Face à la chape de plomb posée sur les crimes sexuels, les médias peuvent contribuer à briser l’omerta et amener les victimes à parler.
Dans ces affaires, la presse ne se substitue pas à la justice. Sur ce sujet comme sur les autres, les journalistes ne font que leur travail d’information. Ils ne sont ni policiers ni juges, comme le stipule leur charte d’éthique professionnelle. Leur rôle n’est ni de qualifier des faits pénalement ni de déclarer des coupables. Il leur revient en revanche d’informer sur ce gigantesque problème de santé publique que sont les violences sexuelles.

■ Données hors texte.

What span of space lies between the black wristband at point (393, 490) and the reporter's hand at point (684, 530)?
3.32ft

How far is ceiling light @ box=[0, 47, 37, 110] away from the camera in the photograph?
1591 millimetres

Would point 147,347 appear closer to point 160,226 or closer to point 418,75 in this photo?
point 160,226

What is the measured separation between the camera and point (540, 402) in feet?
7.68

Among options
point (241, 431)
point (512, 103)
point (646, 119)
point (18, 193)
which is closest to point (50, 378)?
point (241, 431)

Et de jouer leur rôle de contre-pouvoir en révélant des faits d’intérêt public qui sont tus, étouffés, ou difficiles à formuler.

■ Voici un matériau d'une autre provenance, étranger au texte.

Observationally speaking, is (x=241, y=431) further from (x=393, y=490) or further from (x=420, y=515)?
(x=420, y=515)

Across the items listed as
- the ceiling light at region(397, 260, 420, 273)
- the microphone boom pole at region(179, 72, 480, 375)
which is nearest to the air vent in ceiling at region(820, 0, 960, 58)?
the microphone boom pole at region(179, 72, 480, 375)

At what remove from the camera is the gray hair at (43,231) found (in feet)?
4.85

Face à la chape de plomb posée sur les crimes sexuels, les médias peuvent en effet contribuer à briser l’omerta et amener les victimes à parler – ou surtout à être entendues. Dans ces affaires où le fil rouge est souvent l’éventuel abus de pouvoir, les enquêtes journalistiques mettent aussi sur la table d’autres débats que la seule dimension pénale : des questions morales, éthiques, déontologiques, politiques.

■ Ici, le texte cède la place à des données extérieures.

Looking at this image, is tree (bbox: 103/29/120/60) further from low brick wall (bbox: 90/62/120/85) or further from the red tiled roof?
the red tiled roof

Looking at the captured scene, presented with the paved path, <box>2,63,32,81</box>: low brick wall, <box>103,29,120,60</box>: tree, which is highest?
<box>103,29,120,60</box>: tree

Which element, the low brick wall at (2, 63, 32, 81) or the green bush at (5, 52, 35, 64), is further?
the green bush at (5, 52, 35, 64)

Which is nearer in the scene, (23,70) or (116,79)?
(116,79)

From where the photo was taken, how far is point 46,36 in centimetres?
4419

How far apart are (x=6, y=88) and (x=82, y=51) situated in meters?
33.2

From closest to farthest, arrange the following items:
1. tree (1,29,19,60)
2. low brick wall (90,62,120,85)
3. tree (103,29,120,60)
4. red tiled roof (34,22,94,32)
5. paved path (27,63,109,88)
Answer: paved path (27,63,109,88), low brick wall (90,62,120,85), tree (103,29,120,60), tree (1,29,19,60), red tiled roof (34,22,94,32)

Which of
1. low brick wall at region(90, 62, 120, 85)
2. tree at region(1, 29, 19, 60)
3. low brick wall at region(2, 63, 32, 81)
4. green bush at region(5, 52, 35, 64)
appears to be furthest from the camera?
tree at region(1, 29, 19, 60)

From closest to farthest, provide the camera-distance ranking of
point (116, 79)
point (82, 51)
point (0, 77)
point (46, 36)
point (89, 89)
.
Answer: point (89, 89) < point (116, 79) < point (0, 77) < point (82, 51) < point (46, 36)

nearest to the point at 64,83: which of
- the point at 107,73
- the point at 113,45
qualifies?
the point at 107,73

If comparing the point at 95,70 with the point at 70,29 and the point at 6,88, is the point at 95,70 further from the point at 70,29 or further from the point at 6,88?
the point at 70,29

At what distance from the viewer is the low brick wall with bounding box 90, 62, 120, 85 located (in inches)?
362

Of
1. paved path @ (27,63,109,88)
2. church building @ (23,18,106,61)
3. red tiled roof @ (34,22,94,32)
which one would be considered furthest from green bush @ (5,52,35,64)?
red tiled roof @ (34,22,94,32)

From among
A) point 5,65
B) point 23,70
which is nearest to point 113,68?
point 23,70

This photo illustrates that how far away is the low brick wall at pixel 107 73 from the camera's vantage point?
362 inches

Interviewée récemment (dans le cadre de l’ouvrage Faute de preuves), l’avocate Valence Borgia, engagée au sein de la Force juridique de la Fondation des femmes, nous expliquait que ceux qui dénoncent un « tribunal médiatique » ne sont « pas les moins rapides à avoir recours aux médias quand c’est au service de leur client – et ils ont raison de le faire ». Ce qu’ils reprocheraient en réalité selon elle, « c’est de ne pas pouvoir maîtriser leur propre communication ».
Cette accusation récurrente de « tribunal médiatique » a souvent pour but d’esquiver les questions de fond en s’en prenant au messager, et de délégitimer le travail de la presse. Comme l’a souligné dans Le Monde l’historien des médias Alexis Lévrier, maître de conférences à l’université de Reims, l’expression est « un piège » et entretient souvent volontairement une confusion entre des réalités bien différentes : le journalisme d’information (des enquêtes étayées), le journalisme d’opinion (des commentaires des éditorialistes), les réseaux sociaux.
Force est de constater en tout cas que la stratégie médiatique des personnalités mises en cause est de moins en moins efficace. Dans l’affaire PPDA, le passage à « Quotidien » de l’ancienne vedette du « 20 heures », dénonçant des témoignages uniquement dans « l’anonymat » (« Jamais une personne qui ose venir, les yeux dans les yeux, me dire : “Non, ce n’était pas bien” »)a poussé plusieurs femmes non seulement à témoigner dans l’enquête judiciaire, mais ensuite ouvertement dans Libération, à visage découvert. Dans l’affaire Nicolas Hulot, c’est aussi la prise de parole de l’ancien ministre sur BFMTV en 2018 qui a convaincu certaines femmes de parler publiquement.